Below are the records; pull every line that includes "burst".

Data shown:
◇ ◇ ◇ ◇
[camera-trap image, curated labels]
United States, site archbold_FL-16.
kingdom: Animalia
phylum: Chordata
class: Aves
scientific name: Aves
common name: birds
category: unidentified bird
◇ ◇ ◇ ◇
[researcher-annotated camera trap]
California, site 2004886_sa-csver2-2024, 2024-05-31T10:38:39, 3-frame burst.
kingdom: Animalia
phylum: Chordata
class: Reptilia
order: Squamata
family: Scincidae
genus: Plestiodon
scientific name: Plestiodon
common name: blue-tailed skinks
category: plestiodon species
◇ ◇ ◇ ◇
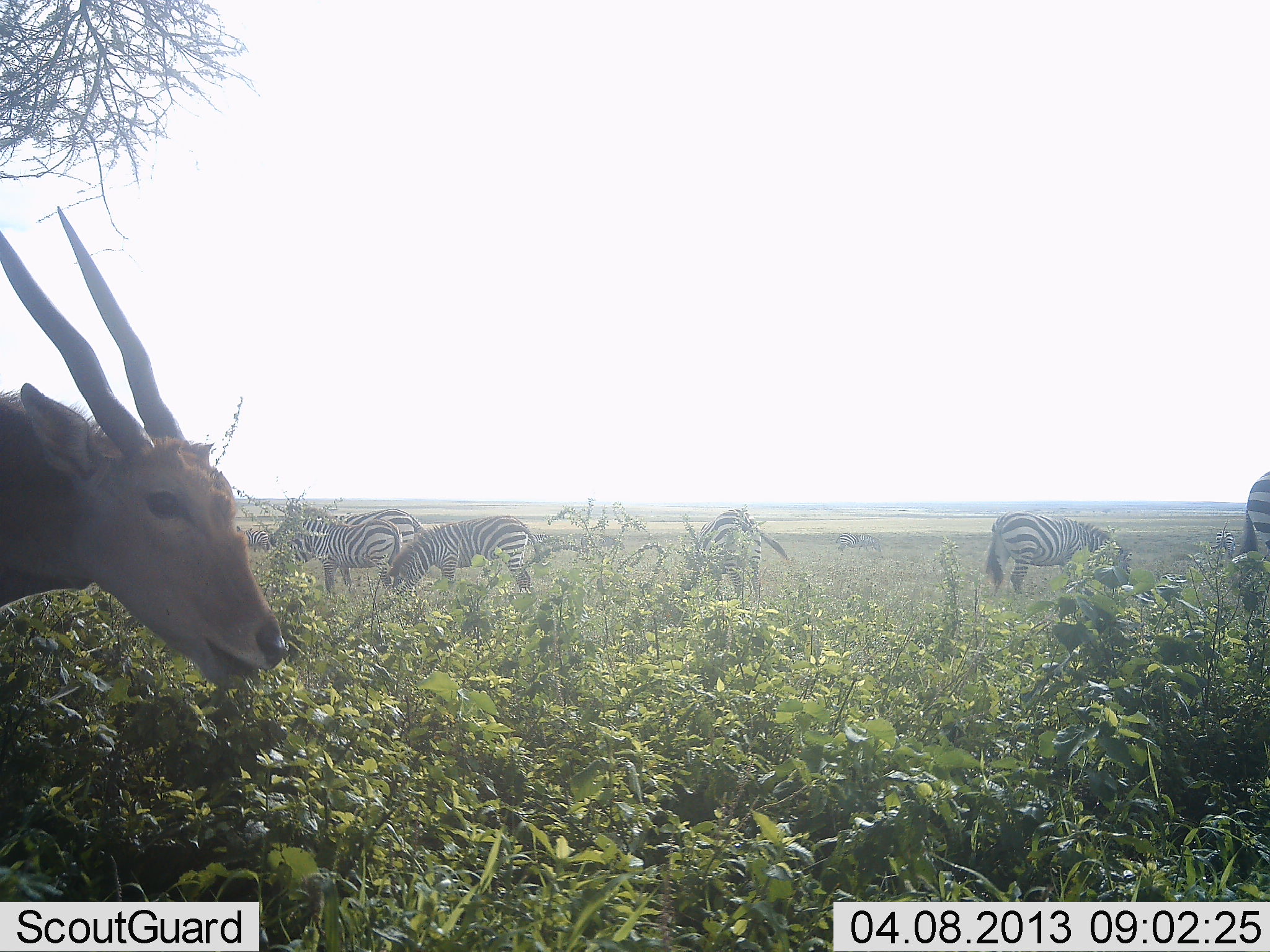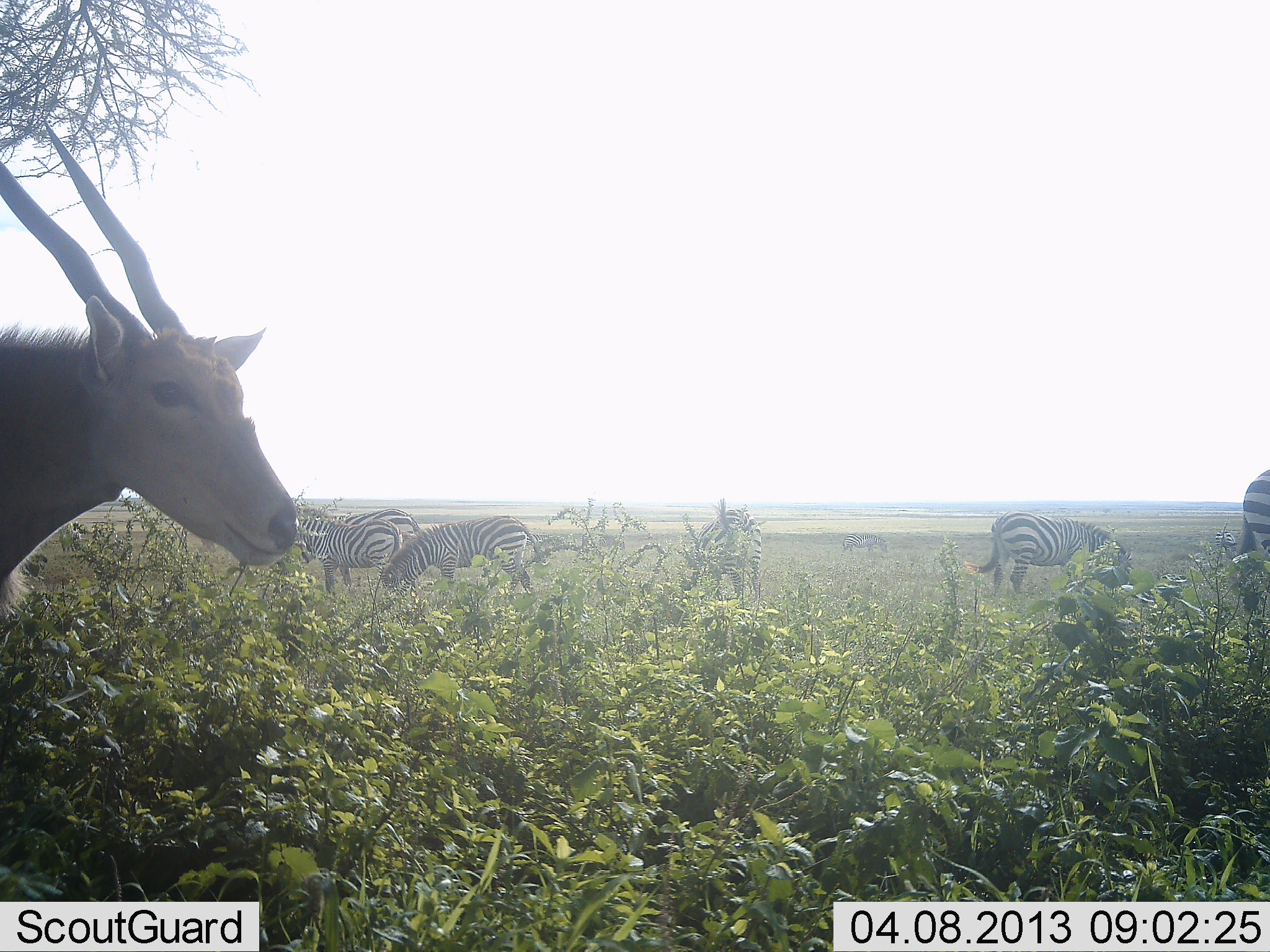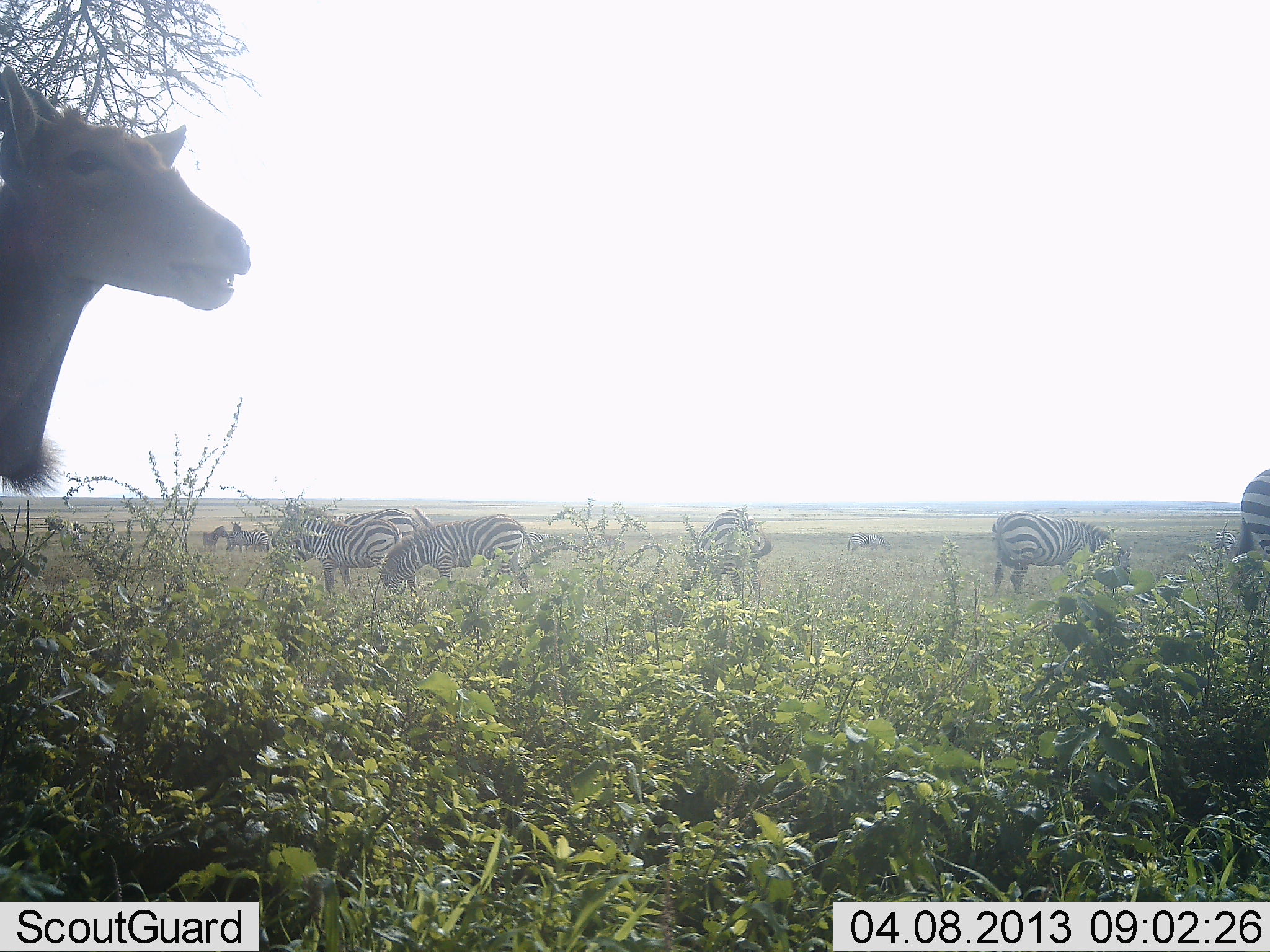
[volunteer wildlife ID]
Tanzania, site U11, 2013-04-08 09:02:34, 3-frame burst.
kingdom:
◇ ◇ ◇ ◇
Your response:
California, site 2004886_sa-csver2-2024, 2024-05-31T10:38:39, 3-frame burst.
Tanzania, site U11, 2013-04-08 09:02:34, 3-frame burst.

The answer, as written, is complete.